*** Kutipan Dokumen

Setelah menempuh perjalanan sekitar 2 jam dari Gudauri, sore harinya kami tiba di Tbilisi, ibukota Georgia, dan check-in di Glarros Hotel Tbilisi Old Town. Hotel ini sangat strategis dan dekat dengan banyak destinasi wisata kota tua. Setelah rampung check in, kami segera mencari tempat untuk makan, karena siang tadi tidak sempat makan di Gudauri. Tak jauh dari hotel kami ada mall yang cukup besar, Liberty Square mall. Kami makan sore di KFC yang ada di mall ini. DIbandingkan dengan Azerbaijan, harga-harga makanan dan souvenir di Georgia lebih murah. Selesai makan, kami menyempatkan berkeliling di sekitar Liberty square dengan tugu St George sebagai titik sentralnya, juga menyempatkan jalan kaki keliling kota tua sebelum kembali ke hotel untuk beristirahat.

******
*** Catatan Tersimpan

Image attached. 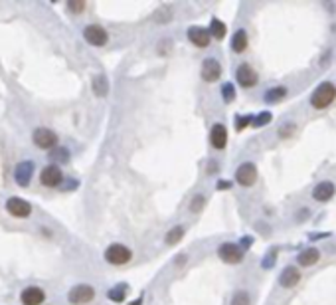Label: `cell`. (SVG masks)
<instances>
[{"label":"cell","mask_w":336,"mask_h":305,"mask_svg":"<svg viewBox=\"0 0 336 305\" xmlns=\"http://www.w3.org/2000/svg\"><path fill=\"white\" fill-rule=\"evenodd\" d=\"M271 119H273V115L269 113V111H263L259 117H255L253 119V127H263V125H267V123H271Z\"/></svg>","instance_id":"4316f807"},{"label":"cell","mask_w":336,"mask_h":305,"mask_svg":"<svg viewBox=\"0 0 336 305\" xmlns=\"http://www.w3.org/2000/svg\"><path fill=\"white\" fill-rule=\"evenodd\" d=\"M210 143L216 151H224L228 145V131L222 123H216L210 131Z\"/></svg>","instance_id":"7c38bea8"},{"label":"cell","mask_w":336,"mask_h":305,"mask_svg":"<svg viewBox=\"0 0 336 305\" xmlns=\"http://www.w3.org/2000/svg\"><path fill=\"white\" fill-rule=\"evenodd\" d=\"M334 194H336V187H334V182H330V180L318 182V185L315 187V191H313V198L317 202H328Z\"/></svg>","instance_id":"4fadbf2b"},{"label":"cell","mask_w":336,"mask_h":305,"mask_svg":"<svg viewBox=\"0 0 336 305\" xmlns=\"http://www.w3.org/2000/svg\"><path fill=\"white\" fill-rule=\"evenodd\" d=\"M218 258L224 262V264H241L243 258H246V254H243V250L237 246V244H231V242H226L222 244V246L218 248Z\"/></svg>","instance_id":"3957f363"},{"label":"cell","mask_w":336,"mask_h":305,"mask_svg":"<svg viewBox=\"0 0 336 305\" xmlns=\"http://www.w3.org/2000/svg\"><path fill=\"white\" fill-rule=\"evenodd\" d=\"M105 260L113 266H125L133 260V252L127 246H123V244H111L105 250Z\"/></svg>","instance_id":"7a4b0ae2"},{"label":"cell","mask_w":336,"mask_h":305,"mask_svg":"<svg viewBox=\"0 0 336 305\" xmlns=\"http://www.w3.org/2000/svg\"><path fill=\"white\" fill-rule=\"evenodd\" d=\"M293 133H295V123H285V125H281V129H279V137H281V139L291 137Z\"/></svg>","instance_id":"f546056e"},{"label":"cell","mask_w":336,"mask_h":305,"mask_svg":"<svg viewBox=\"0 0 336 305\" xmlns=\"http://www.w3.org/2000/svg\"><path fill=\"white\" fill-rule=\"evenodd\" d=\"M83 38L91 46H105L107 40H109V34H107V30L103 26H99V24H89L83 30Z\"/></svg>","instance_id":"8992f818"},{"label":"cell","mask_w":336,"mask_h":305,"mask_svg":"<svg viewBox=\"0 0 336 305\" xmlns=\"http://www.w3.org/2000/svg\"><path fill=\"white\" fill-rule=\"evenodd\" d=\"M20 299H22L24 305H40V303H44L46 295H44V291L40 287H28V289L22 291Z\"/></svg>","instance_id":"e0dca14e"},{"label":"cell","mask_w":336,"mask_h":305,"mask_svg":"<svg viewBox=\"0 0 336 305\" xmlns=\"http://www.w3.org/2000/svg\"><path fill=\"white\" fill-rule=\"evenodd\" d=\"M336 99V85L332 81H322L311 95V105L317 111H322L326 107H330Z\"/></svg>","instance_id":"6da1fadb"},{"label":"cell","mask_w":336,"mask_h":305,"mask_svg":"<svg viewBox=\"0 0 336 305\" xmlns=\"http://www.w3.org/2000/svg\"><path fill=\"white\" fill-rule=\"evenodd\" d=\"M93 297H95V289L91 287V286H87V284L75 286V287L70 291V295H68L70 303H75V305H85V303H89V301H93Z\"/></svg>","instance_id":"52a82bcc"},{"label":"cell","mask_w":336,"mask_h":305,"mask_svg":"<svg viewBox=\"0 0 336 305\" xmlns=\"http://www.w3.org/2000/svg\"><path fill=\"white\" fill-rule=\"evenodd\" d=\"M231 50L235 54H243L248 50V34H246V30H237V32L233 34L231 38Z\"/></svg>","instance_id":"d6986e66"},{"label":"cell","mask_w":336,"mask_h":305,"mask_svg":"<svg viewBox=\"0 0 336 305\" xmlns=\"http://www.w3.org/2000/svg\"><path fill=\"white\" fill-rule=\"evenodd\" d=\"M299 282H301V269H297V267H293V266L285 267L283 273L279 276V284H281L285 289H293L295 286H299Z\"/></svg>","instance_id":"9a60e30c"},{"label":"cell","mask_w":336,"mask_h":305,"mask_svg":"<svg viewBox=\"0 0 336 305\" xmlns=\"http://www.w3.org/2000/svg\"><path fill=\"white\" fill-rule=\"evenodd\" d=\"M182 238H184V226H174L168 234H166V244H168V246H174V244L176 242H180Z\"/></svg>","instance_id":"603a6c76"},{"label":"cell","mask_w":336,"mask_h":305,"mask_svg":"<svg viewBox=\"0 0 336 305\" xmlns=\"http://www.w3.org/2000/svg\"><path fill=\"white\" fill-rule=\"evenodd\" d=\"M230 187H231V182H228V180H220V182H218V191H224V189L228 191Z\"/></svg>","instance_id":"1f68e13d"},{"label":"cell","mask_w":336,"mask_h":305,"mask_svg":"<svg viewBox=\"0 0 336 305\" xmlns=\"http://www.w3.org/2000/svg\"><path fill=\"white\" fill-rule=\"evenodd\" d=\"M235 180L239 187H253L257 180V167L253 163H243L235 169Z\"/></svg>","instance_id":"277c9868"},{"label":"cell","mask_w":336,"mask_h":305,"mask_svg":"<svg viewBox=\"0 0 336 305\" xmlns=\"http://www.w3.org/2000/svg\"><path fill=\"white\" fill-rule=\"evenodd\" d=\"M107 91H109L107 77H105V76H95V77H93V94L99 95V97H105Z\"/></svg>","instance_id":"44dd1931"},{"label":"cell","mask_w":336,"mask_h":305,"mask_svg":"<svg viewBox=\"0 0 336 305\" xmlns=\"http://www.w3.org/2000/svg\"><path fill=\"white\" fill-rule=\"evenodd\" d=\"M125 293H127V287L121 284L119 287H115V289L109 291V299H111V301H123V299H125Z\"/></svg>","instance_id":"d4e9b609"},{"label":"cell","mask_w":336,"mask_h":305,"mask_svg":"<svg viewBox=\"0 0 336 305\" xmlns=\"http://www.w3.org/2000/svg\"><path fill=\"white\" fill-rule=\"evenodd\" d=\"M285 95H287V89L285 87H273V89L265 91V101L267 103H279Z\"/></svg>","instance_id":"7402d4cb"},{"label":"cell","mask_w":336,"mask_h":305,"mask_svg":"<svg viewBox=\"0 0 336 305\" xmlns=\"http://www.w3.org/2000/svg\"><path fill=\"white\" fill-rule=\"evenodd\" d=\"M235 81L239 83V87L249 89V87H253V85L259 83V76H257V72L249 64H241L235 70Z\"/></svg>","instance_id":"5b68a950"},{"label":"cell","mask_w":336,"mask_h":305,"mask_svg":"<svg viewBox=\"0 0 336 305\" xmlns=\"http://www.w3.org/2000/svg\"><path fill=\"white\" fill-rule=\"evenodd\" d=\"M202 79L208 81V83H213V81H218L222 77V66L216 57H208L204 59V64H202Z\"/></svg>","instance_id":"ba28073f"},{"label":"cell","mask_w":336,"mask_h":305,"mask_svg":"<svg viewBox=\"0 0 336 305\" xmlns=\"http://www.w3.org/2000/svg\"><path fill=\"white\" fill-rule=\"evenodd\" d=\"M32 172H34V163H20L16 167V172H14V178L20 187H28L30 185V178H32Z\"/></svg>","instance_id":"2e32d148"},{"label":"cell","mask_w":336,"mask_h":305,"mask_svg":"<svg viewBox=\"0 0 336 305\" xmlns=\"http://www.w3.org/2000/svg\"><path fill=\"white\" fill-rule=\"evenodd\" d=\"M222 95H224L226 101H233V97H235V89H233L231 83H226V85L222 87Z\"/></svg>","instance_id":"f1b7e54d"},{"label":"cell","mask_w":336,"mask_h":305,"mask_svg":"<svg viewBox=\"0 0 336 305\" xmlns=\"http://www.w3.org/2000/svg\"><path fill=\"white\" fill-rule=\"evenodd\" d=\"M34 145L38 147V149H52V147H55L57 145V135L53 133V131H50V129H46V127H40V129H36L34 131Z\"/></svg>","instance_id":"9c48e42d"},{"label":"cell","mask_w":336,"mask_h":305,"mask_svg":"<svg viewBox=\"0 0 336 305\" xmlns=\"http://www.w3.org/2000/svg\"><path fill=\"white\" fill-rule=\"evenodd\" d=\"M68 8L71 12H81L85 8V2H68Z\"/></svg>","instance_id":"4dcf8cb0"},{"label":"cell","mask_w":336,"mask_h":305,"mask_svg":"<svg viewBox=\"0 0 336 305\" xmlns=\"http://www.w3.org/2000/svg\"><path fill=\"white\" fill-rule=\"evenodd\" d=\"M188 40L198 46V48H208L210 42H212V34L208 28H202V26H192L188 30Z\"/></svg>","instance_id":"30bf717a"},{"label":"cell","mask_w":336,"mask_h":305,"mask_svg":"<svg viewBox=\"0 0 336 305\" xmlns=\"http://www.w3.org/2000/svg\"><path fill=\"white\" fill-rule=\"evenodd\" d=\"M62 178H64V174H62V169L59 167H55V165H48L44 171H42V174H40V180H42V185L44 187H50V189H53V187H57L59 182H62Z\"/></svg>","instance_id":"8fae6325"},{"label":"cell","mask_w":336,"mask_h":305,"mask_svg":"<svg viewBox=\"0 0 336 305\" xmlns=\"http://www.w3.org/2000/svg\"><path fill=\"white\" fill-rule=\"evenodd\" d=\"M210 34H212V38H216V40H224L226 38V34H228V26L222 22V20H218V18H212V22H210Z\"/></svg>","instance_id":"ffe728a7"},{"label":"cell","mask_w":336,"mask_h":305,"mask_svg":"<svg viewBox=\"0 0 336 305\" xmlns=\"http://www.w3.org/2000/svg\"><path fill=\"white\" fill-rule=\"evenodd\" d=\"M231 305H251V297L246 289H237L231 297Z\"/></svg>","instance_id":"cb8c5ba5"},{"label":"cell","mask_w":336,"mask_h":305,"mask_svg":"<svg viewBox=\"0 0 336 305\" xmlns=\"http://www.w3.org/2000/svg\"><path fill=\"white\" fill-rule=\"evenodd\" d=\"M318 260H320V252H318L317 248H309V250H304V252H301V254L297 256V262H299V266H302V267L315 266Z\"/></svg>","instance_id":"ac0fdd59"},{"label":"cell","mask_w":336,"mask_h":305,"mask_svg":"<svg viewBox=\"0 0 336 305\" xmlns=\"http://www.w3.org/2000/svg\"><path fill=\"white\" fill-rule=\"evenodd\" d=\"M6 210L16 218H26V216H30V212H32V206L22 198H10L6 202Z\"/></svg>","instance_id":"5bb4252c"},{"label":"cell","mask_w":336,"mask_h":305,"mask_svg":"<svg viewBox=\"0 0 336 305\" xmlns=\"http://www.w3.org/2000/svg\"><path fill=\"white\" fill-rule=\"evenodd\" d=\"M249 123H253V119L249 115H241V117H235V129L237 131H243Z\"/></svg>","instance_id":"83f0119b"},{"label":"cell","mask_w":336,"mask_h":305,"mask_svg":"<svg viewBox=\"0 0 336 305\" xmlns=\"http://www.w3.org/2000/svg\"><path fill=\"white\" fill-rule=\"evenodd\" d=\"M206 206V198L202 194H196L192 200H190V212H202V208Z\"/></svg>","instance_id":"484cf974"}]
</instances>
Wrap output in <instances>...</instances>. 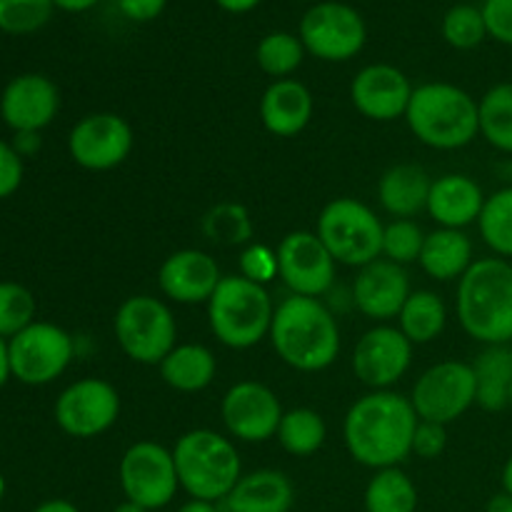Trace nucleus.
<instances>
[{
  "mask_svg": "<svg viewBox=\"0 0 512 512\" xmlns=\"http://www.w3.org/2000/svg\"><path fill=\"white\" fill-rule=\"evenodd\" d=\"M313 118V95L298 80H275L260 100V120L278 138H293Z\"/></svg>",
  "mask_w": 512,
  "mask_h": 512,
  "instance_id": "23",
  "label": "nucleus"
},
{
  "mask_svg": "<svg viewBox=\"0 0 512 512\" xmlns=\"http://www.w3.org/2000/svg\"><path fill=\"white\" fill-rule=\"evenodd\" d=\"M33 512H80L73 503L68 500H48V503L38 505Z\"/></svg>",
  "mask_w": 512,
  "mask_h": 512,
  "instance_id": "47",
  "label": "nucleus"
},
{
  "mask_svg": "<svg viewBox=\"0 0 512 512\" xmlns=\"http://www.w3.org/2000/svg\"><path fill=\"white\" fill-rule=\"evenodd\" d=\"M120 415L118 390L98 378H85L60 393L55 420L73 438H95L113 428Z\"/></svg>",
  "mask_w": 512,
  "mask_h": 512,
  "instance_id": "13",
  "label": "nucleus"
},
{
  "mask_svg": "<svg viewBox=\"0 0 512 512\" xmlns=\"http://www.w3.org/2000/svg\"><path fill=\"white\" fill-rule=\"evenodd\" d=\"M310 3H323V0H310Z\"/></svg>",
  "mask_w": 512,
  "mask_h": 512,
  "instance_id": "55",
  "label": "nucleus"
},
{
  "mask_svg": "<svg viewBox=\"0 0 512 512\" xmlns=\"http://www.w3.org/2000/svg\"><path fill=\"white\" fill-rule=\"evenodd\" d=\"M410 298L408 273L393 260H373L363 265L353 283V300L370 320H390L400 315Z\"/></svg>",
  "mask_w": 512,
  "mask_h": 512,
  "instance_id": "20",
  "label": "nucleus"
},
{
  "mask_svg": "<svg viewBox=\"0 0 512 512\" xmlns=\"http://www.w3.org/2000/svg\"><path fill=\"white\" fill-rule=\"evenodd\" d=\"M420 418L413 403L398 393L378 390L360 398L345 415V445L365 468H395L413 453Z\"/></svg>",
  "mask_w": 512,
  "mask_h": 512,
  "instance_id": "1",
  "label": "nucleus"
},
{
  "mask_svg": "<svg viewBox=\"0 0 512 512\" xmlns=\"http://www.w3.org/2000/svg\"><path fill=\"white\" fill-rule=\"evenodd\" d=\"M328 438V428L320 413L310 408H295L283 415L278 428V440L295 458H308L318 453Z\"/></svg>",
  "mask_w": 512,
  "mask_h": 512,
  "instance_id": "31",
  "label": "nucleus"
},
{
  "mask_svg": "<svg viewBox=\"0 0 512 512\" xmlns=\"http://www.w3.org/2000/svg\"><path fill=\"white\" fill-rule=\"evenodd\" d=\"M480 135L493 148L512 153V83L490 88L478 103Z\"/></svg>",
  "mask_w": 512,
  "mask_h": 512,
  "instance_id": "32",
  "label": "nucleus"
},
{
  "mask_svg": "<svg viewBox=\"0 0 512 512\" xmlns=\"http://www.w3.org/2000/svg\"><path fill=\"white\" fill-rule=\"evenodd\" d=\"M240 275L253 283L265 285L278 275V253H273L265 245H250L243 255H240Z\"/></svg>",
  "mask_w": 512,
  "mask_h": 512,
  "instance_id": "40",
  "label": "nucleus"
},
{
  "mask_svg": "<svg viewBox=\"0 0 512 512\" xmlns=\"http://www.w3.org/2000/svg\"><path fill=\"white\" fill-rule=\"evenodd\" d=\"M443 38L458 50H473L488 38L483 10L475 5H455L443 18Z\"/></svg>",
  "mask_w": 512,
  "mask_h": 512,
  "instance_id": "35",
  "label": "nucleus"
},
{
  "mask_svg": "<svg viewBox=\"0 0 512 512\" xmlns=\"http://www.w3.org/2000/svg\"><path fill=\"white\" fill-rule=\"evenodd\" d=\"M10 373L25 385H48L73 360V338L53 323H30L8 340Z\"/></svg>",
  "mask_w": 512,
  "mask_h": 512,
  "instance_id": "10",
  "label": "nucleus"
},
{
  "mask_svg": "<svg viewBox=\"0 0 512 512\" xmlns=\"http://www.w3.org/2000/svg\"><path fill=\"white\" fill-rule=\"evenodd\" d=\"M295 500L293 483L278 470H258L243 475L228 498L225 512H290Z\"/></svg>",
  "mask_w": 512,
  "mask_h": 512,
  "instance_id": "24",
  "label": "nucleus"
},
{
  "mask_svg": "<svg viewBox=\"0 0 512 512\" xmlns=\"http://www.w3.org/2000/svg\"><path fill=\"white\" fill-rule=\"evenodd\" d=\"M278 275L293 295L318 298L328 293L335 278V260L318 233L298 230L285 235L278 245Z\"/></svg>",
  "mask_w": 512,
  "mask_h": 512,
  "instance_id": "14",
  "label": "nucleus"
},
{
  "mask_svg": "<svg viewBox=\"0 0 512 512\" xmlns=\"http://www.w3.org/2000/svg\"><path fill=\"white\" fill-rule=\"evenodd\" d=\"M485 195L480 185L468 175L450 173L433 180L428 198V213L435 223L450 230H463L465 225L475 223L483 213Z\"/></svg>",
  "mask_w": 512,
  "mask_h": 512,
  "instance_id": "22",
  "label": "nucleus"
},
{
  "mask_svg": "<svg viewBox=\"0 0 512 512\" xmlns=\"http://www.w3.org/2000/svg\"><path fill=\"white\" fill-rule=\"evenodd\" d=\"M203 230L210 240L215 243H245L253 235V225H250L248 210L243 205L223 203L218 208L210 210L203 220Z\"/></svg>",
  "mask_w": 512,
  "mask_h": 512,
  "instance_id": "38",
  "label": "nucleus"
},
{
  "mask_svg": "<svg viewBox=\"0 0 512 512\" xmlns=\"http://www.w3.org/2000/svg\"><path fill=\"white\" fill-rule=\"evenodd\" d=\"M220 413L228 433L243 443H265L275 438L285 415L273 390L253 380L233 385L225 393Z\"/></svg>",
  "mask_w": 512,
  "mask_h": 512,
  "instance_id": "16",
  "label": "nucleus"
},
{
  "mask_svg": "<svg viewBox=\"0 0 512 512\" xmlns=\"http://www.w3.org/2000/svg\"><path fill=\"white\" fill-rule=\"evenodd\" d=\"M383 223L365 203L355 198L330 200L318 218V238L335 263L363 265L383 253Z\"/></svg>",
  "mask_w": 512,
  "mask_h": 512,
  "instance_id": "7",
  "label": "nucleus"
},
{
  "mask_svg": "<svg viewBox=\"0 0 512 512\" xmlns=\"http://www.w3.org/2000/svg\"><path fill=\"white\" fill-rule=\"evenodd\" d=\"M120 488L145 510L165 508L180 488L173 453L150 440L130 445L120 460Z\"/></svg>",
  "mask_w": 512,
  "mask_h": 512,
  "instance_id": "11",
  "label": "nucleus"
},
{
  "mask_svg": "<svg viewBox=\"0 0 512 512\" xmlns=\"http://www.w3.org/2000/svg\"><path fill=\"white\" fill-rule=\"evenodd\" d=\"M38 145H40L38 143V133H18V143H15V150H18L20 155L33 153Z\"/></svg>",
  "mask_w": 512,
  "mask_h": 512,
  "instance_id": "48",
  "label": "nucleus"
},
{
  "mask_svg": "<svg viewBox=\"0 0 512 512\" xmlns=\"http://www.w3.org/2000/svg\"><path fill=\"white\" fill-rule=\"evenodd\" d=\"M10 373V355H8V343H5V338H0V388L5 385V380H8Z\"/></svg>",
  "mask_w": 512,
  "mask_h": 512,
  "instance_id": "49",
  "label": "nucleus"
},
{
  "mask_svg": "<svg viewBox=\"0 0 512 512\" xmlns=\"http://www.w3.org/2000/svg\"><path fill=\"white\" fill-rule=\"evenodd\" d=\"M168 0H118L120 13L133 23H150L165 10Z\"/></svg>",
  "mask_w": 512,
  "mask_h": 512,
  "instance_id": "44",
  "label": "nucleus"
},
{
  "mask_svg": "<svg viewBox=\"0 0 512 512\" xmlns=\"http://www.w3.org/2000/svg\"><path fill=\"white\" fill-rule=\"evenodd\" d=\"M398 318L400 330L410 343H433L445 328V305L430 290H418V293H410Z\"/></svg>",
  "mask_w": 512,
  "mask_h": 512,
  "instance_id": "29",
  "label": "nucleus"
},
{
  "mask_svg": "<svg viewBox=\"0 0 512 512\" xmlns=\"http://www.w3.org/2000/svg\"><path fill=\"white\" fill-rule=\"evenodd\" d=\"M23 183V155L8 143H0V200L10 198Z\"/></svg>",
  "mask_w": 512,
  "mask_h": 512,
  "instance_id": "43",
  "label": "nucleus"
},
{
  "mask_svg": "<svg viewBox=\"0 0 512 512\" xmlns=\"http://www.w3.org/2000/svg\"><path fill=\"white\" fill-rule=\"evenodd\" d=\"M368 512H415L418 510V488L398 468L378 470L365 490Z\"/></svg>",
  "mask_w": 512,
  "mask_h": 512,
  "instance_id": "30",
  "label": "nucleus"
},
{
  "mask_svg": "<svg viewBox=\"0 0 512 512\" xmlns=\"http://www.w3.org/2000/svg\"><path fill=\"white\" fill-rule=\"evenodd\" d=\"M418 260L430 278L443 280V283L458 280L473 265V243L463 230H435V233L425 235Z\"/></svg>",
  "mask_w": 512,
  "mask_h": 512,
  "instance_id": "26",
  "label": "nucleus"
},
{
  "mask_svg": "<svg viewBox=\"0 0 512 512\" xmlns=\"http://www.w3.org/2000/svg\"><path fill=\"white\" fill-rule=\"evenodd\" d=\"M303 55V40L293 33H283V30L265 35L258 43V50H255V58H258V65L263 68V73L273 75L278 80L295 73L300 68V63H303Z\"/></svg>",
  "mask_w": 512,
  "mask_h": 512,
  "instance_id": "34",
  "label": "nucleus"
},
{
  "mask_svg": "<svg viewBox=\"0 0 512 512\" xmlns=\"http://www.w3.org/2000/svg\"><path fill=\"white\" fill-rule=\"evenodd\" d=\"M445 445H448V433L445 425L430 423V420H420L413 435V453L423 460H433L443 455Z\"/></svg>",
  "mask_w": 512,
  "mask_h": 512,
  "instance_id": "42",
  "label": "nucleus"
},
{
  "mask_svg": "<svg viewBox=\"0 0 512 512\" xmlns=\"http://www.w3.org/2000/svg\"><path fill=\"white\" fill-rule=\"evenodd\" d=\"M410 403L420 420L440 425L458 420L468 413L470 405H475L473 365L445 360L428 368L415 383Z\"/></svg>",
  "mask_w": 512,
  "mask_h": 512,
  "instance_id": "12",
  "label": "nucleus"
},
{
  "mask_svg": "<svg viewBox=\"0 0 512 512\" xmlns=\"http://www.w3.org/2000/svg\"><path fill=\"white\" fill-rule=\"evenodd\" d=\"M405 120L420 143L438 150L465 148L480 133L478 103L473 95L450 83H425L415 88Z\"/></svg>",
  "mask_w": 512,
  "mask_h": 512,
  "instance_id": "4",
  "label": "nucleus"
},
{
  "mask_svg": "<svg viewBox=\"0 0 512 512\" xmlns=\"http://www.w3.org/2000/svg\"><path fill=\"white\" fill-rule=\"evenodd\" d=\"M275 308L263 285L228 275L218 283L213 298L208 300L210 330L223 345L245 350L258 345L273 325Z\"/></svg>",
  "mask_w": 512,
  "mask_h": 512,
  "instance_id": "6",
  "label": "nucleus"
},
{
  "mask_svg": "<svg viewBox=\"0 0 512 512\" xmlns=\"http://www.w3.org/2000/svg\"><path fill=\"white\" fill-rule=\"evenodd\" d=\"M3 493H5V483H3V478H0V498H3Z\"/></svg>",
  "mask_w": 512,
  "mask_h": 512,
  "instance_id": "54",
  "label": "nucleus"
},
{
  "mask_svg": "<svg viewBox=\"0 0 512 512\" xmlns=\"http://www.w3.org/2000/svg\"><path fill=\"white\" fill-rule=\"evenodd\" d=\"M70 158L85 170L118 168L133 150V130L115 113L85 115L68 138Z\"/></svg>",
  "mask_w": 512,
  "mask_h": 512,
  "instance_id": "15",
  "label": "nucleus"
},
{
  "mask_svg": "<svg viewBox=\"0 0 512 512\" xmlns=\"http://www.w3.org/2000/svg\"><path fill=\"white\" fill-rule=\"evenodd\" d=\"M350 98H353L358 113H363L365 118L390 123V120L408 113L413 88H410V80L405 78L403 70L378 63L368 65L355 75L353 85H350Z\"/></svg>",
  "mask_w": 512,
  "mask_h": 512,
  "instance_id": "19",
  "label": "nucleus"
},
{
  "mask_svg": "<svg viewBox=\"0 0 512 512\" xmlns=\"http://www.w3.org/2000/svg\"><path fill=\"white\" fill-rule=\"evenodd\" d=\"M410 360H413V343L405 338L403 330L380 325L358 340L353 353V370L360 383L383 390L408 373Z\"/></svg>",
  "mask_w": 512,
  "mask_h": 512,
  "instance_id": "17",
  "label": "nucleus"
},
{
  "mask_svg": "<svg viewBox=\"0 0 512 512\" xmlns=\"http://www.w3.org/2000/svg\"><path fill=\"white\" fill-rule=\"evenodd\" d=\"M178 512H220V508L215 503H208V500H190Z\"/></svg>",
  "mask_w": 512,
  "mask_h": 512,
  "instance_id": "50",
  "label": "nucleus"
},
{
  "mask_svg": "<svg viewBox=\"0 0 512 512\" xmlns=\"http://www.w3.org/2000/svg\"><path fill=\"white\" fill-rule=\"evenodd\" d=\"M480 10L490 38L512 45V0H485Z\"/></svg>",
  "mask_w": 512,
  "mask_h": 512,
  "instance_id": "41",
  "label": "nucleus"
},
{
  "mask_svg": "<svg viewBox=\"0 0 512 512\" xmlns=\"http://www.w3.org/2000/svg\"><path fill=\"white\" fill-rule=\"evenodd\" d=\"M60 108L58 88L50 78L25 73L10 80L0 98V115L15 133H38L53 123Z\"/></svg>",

******

### Soal Latihan
a – Di hotel mana rombongan dalam kutipan dokumen melakukan check-in setibanya di Tbilisi?
b – Tuliskan semua tempat di Tbilisi yang disebut dengan nama dalam kutipan dokumen.
Catatan di atas tidak diperlukan.

### Daftar Jawaban
a – Glarros Hotel Tbilisi Old Town.

b – Glarros Hotel Tbilisi Old Town, Liberty Square mall, KFC, Liberty Square, tugu St George